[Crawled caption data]
┌──

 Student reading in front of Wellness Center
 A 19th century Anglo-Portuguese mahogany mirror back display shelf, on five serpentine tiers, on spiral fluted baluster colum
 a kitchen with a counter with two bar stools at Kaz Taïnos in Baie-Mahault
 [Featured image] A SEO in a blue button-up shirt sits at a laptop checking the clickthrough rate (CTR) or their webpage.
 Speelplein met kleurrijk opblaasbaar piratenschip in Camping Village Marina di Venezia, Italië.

└──

[ACTIVITY]
Line by line, retype all of the entries.

[ANSWER SPACE]
 Student reading in front of Wellness Center
 A 19th century Anglo-Portuguese mahogany mirror back display shelf, on five serpentine tiers, on spiral fluted baluster colum
 a kitchen with a counter with two bar stools at Kaz Taïnos in Baie-Mahault
 [Featured image] A SEO in a blue button-up shirt sits at a laptop checking the clickthrough rate (CTR) or their webpage.
 Speelplein met kleurrijk opblaasbaar piratenschip in Camping Village Marina di Venezia, Italië.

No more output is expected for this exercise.